Perplexity refuse la publicité pour concurrencer OpenAI

C’est le nouveau clivage qui secoue la Silicon Valley : faut-il polluer vos conversations avec des annonces ? Perplexity vient de trancher en abandonnant ses tests publicitaires pour préserver la « vérité ».
perplexity pub

La fin des « réponses sponsorisées » pour sauver la confiance

Le divorce est consommé. Alors que Perplexity avait été l’un des premiers à tester des annonces sous ses résultats en 2024, la start-up a décidé de tout arrêter fin 2025. Pourquoi ce retour en arrière radical ? Pour une question de survie psychologique : si vous voyez une pub, vous commencez à douter de la réponse.

Dans un monde où l’IA doit nous fournir « la meilleure réponse possible », le moindre soupçon d’influence commerciale pourrait faire fuir les utilisateurs vers la concurrence. Pour Perplexity, la neutralité n’est plus un luxe, c’est un argument de vente massif.

  • Abandon total : Le programme pilote de bandeaux publicitaires est officiellement aux oubliettes.
  • Départ stratégique : Le responsable de la stratégie publicitaire a quitté le navire, signe d’un vrai changement de cap.
  • Focus sur la vérité : Les dirigeants affirment désormais que leur job est de « fournir la vérité », point barre.

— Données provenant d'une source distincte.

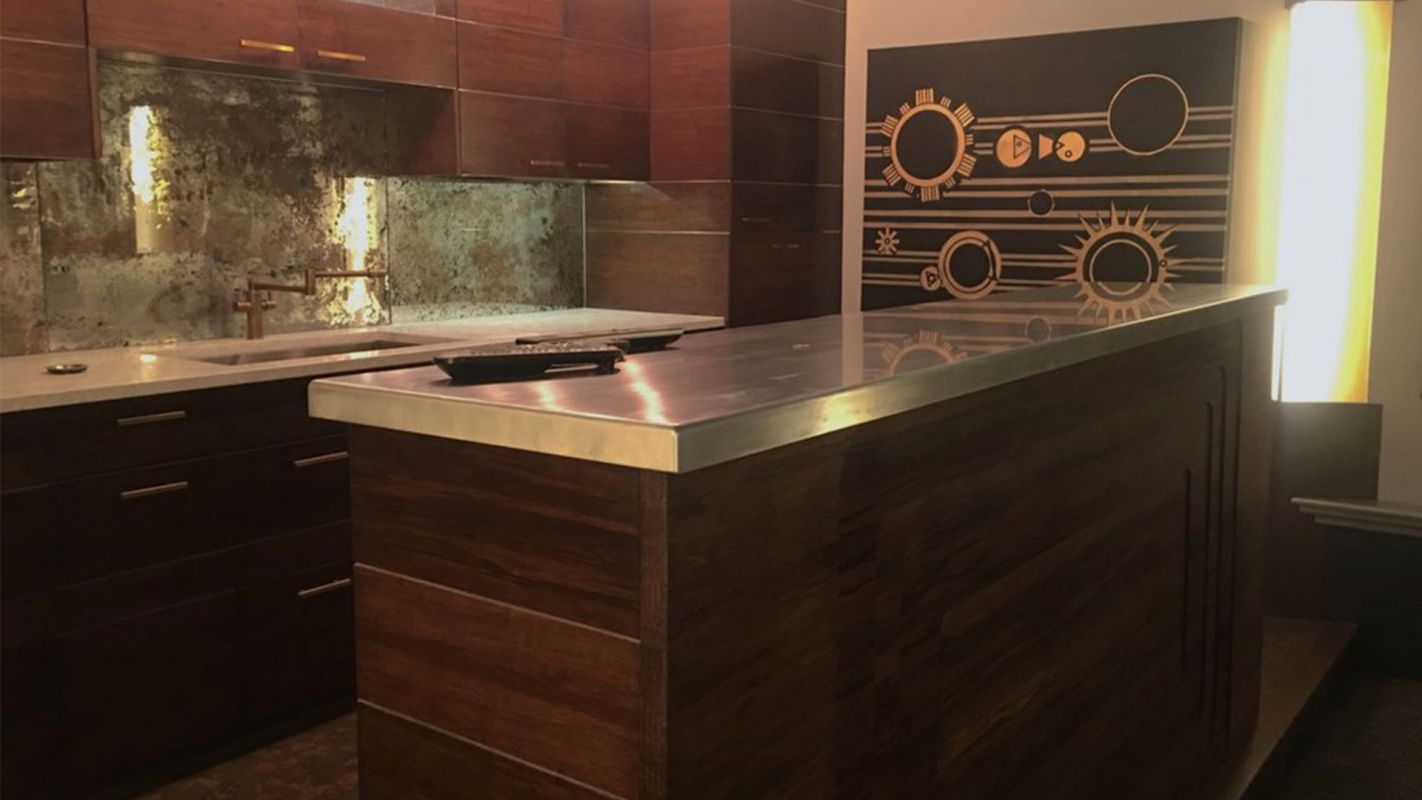 Luxury Kitchen Remodeling Marble Falls TX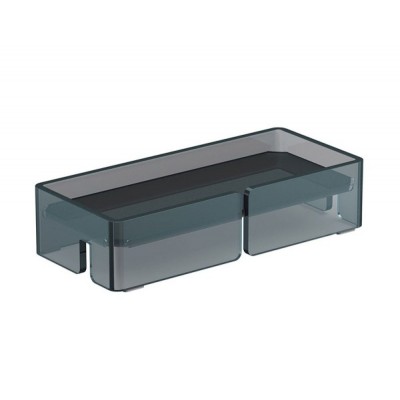 Полочка пластик SONIA LUCE 182527 Полочка пластик SONIA LUCE 182527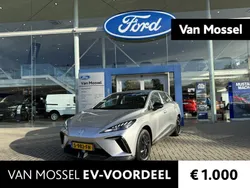 Grijs Gebruikt 2022 MG MG4 EV Hatchback | € 19.940 (Iets duurder)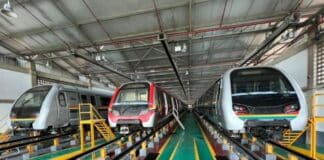 Plan ¡Metro se Mueve Contigo!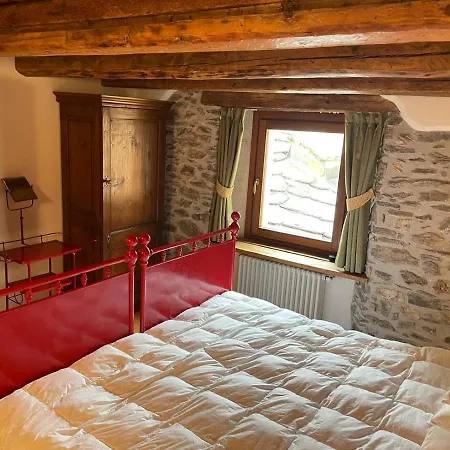 Cadran Solaire * Courmayeur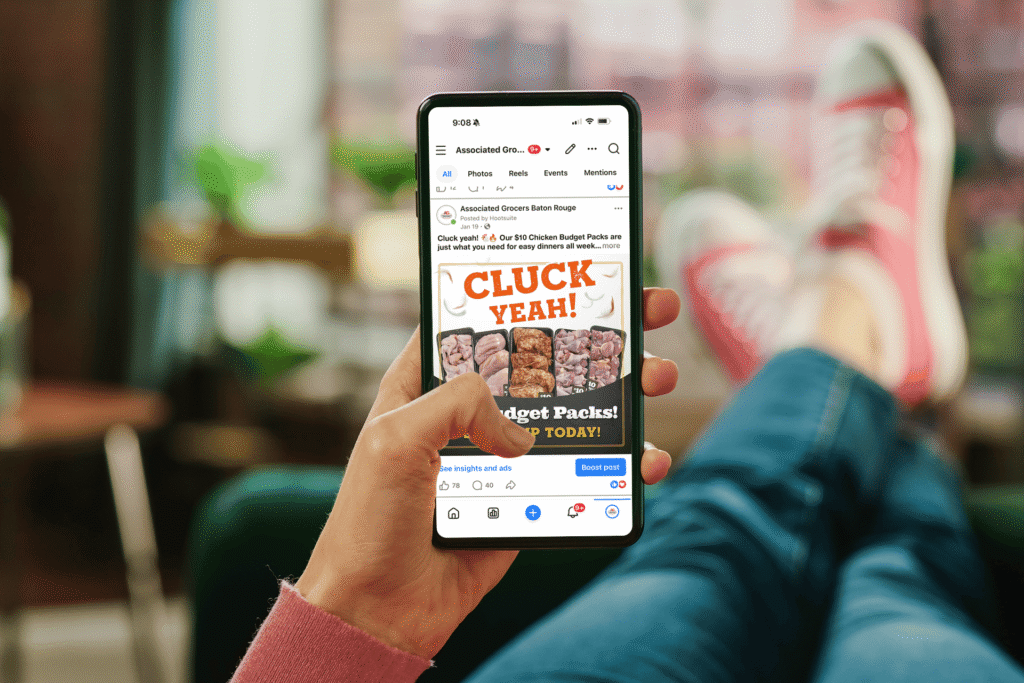 Where Design Finds its Lane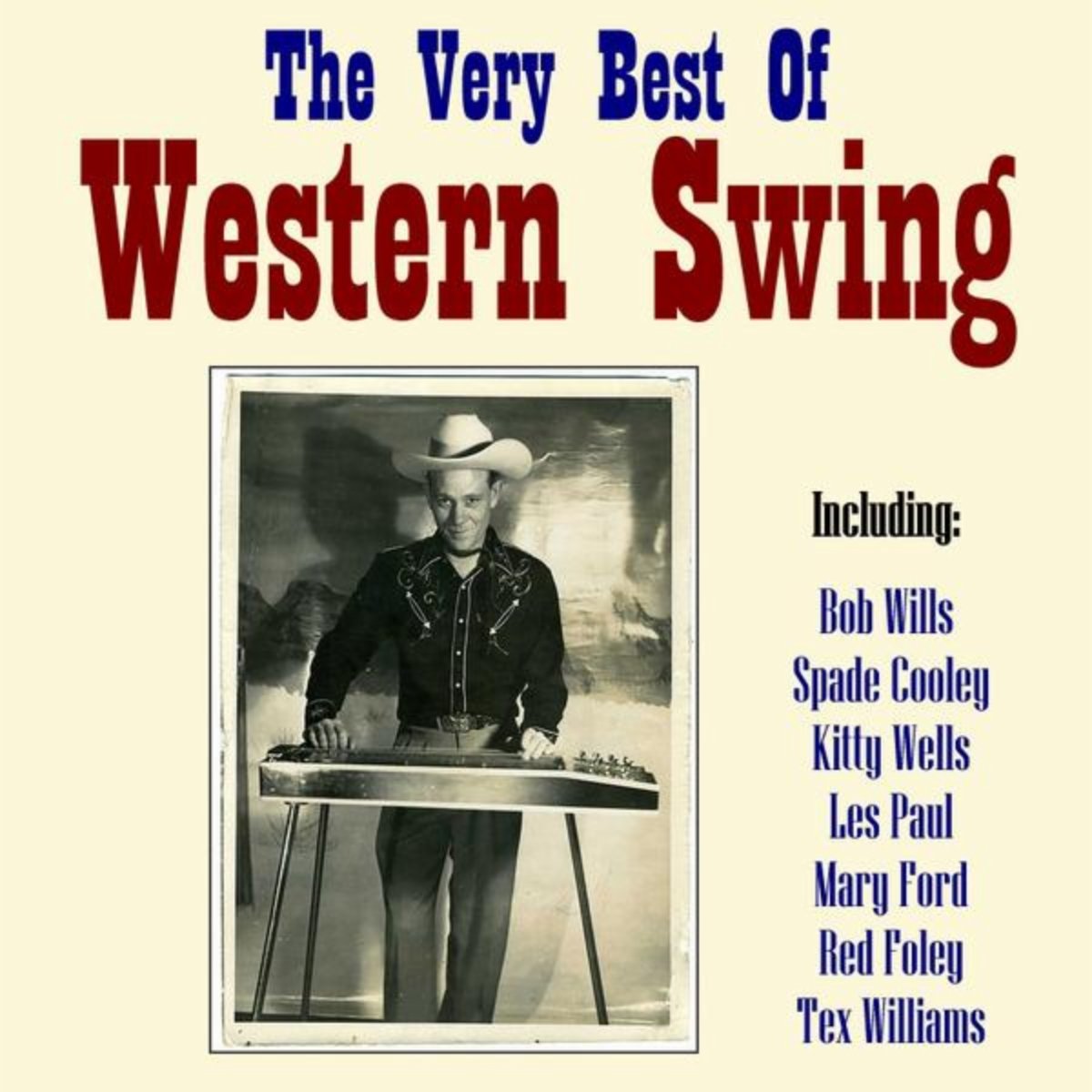 Hank Thompson & His Brazo Valley Boys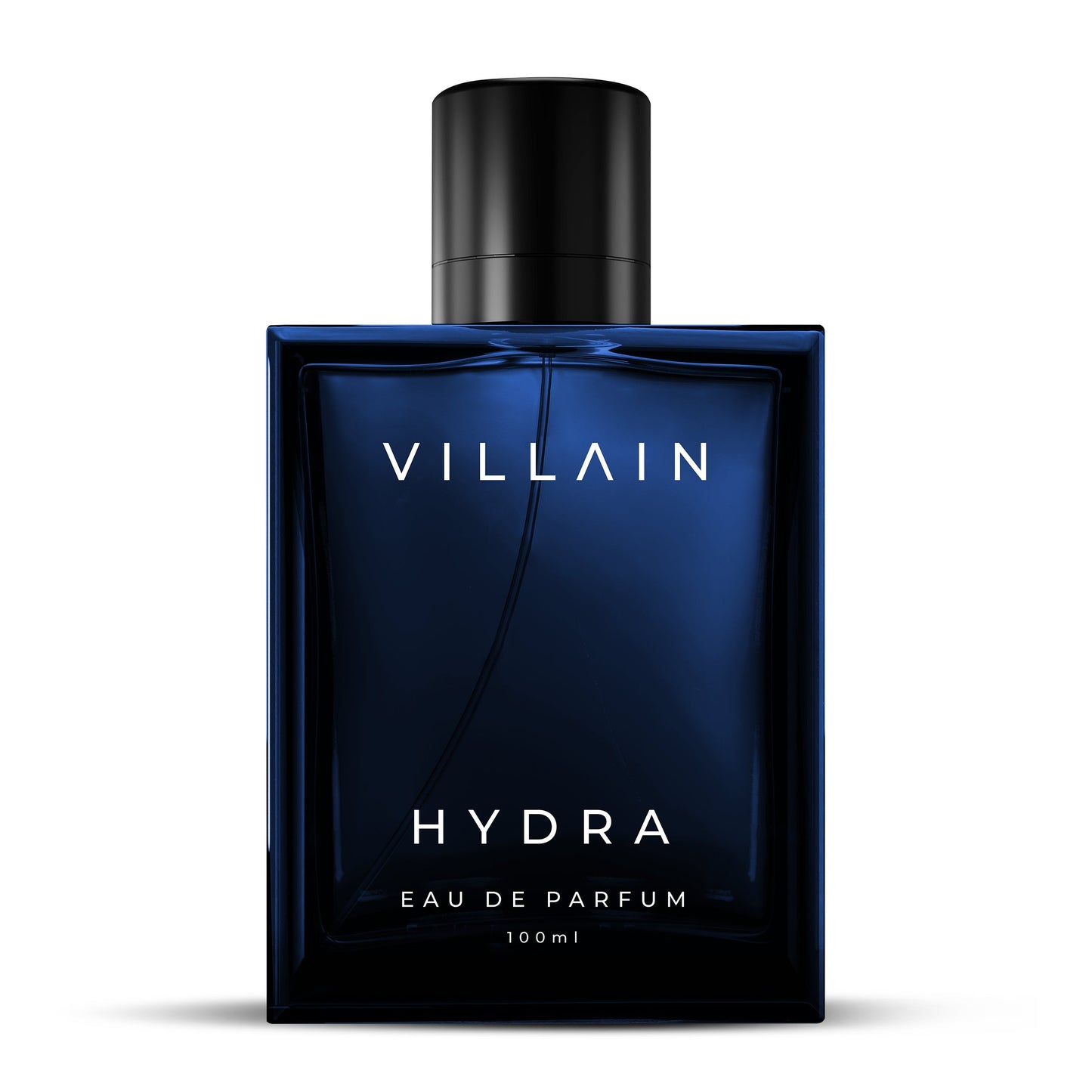 Villain Hydra Eau De Parfum For Men 100 ml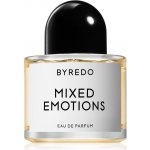 Byredo Mixed Emotions parfémovaná voda unisex 50 ml – Hledejceny.cz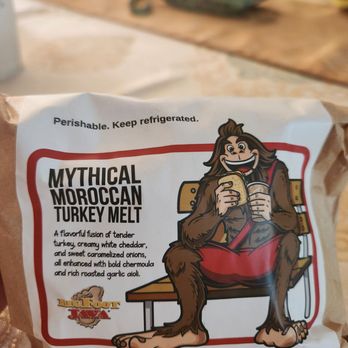 BIGFOOT JAVA - Updated November 2025 - 108 Photos & 113 Reviews - 4627 ...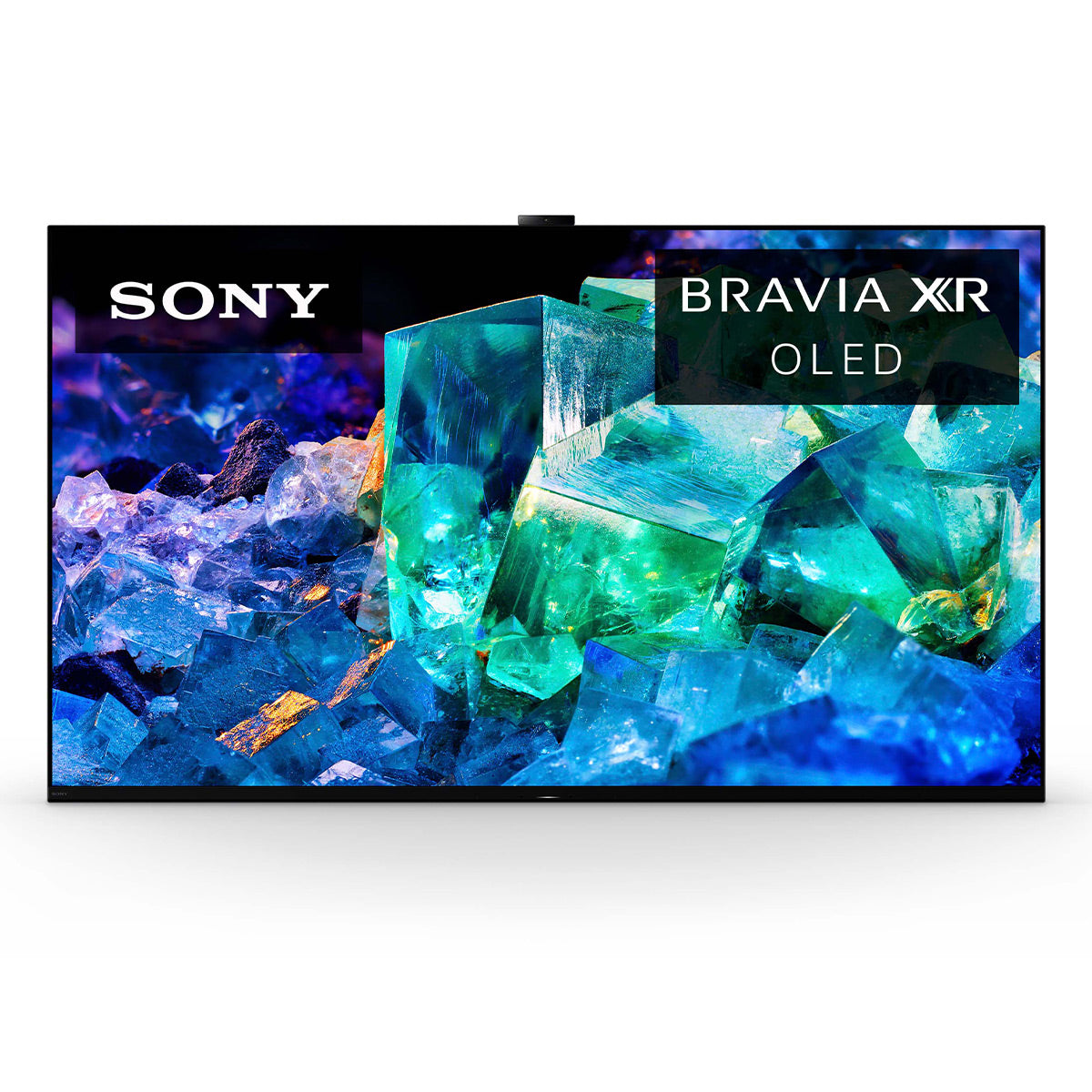 Sony XR65A95K 65" BRAVIA 4K HDR OLED Smart TV with Google TV (2022)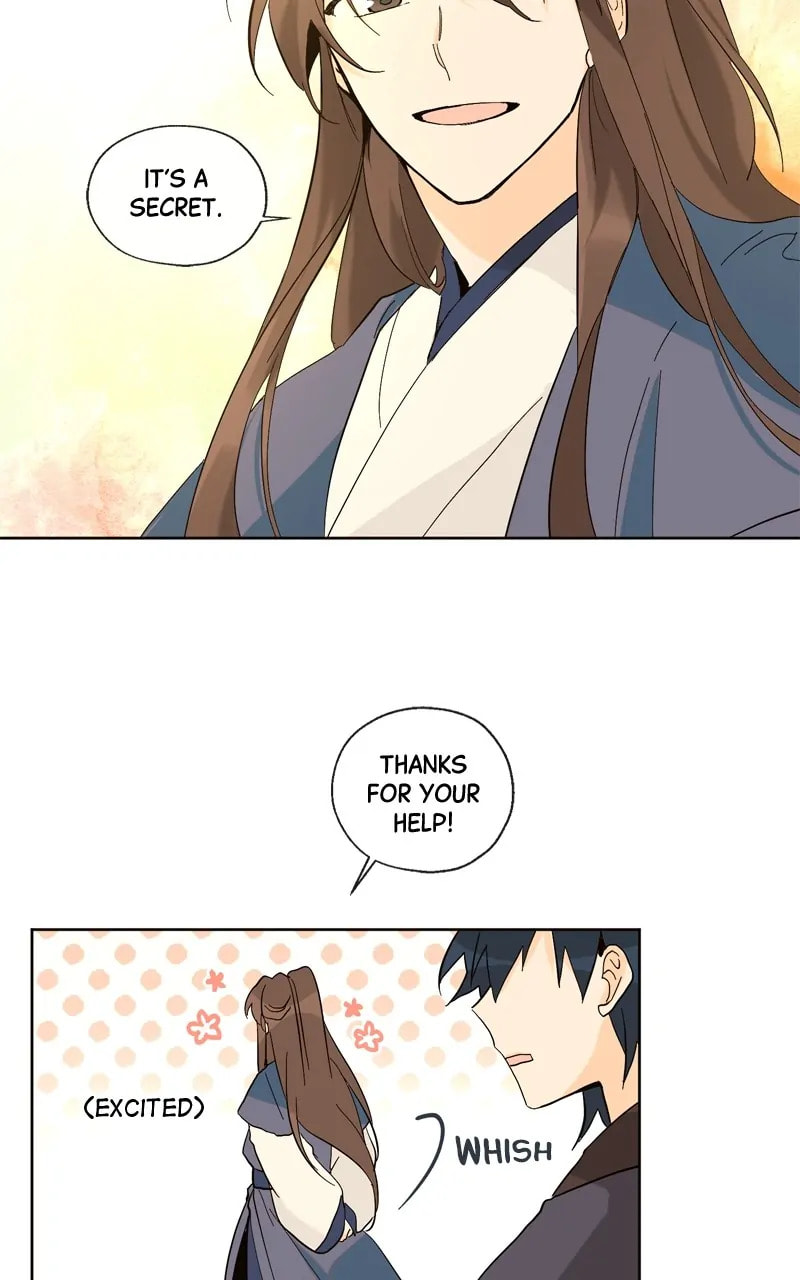 You Will Fall in Love Chapter 21 page 14 - 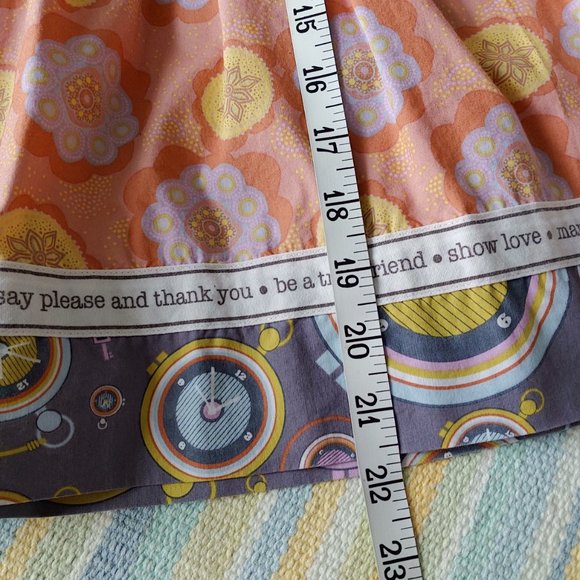 Matilda Jane Character Counts Vigilante Maya dress size 2 - Picture 9 of 15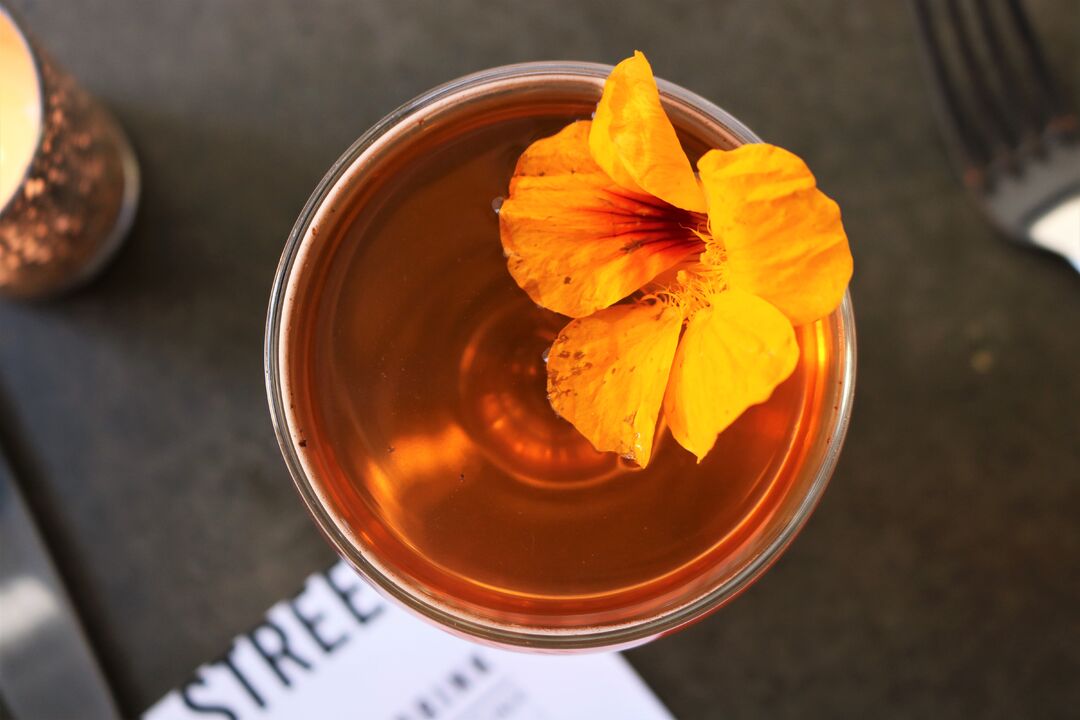 Vedge, Pretty Little Lies Cocktail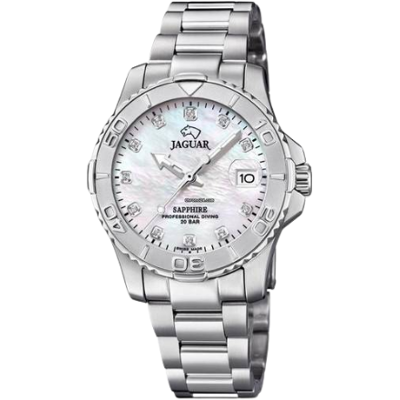Jaguar J970/1 Lady Diver 34 mm Jaguar J970/1 Lady Diver 34 mm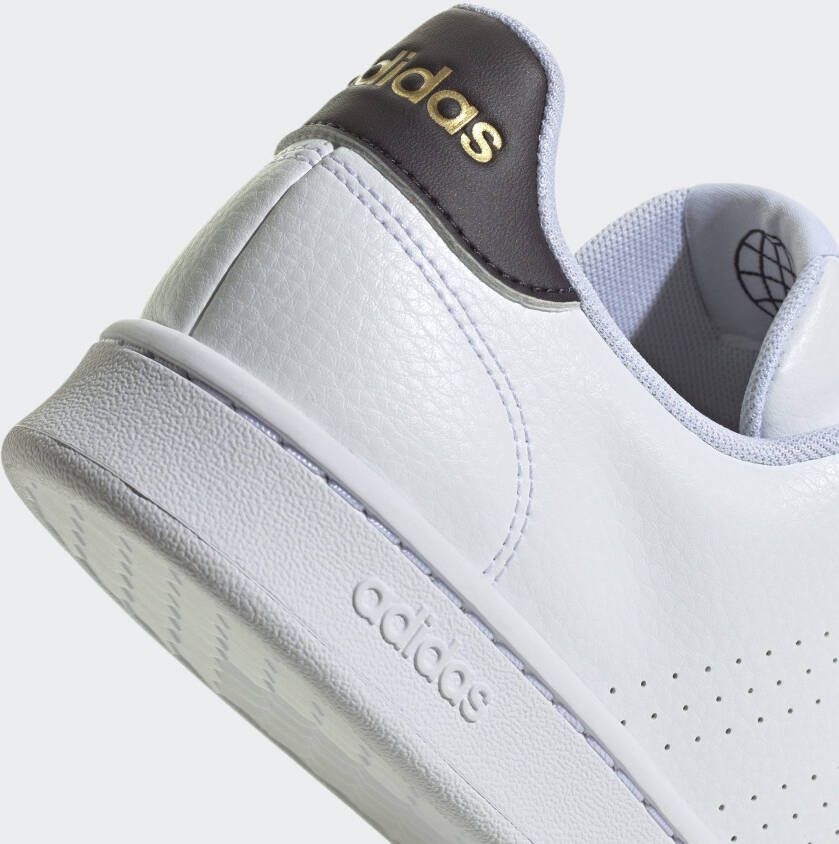 Adidas Sportswear Sneakers ADVANTAGE Ontwerp in de sporen van de adidas Stan Smith - Foto 9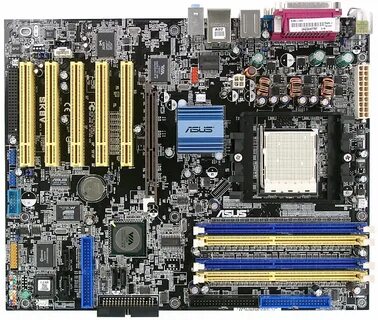 Asus n13219 материнская плата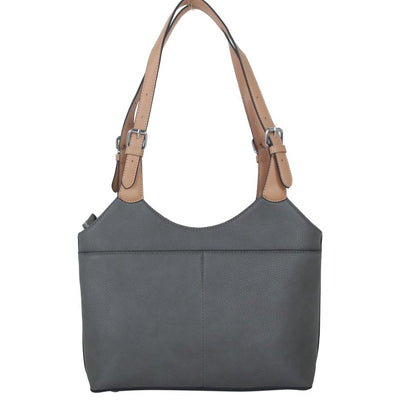 Jenna Kator US 2 Handbag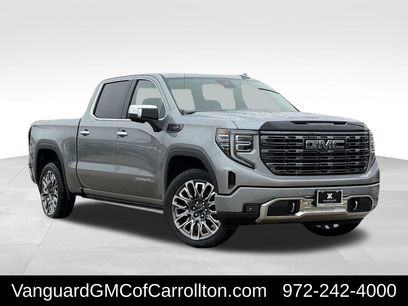 New 2026 GMC Sierra 1500 Denali Ultimate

« Le problème avec la publicité, c’est qu’un utilisateur commence tout simplement à douter de tout », explique un cadre de l’entreprise au Financial Times.

Le contre-pied parfait à OpenAI et ChatGPT

Cette annonce n’est pas qu’une question d’éthique, c’est un tacle direct à OpenAI. Le créateur de ChatGPT vient en effet de franchir le pas en intégrant des pubs aux États-Unis, même pour certains abonnés payants (formule Go). Une décision qui passe mal chez les puristes de la tech.

En choisissant le camp du « zéro pub », Perplexity rejoint Anthropic (l’assistant Claude) pour former un front uni contre la vision d’OpenAI et de Google. C’est une bataille de modèles économiques : d’un côté la pub pour financer la masse, de l’autre l’abonnement premium pour garantir l’indépendance.

  • OpenAI : Affiche des publicités tout en jurant qu’elles n’influencent pas les réponses.
  • Anthropic : Raillle ouvertement OpenAI en affirmant que la pub est incompatible avec la productivité.
  • Google : Intègre déjà de la réclame dans ses résumés AI Overviews, mais épargne encore Gemini.

Un pari financier à 200 millions de dollars

On pourrait croire que Perplexity se tire une balle dans le pied, mais les chiffres disent le contraire. La start-up a atteint 200 millions de dollars de revenus récurrents fin 2025, soit une croissance multipliée par cinq en un an. Le secret ? Vendre des abonnements ultra-chers (jusqu’à 200 $ par mois pour Perplexity Max) à des pros qui ne peuvent pas se permettre le moindre doute : médecins, financiers ou dirigeants.

L’idée est simple : si le service est assez bon et fiable, les gens paieront pour ne pas être le produit. Plutôt que de chercher des milliards d’utilisateurs gratuits financés par des marques de sneakers ou de VPN, Perplexity préfère une élite prête à raquer pour une IA perçue comme impartiale.

« Un utilisateur doit croire qu’il s’agit de la meilleure réponse possible pour continuer à utiliser le produit et être prêt à payer pour cela », tranche la start-up.

Reste à savoir si ce modèle « sans pub » tiendra face à l’explosion des coûts de l’IA (énergie, serveurs, talents). Pour l’instant, Perplexity profite du bad buzz d’OpenAI pour se refaire une beauté. Mais attention, les dirigeants ne jurent pas que la pub ne reviendra jamais… ils disent juste que ce n’est pas le moment.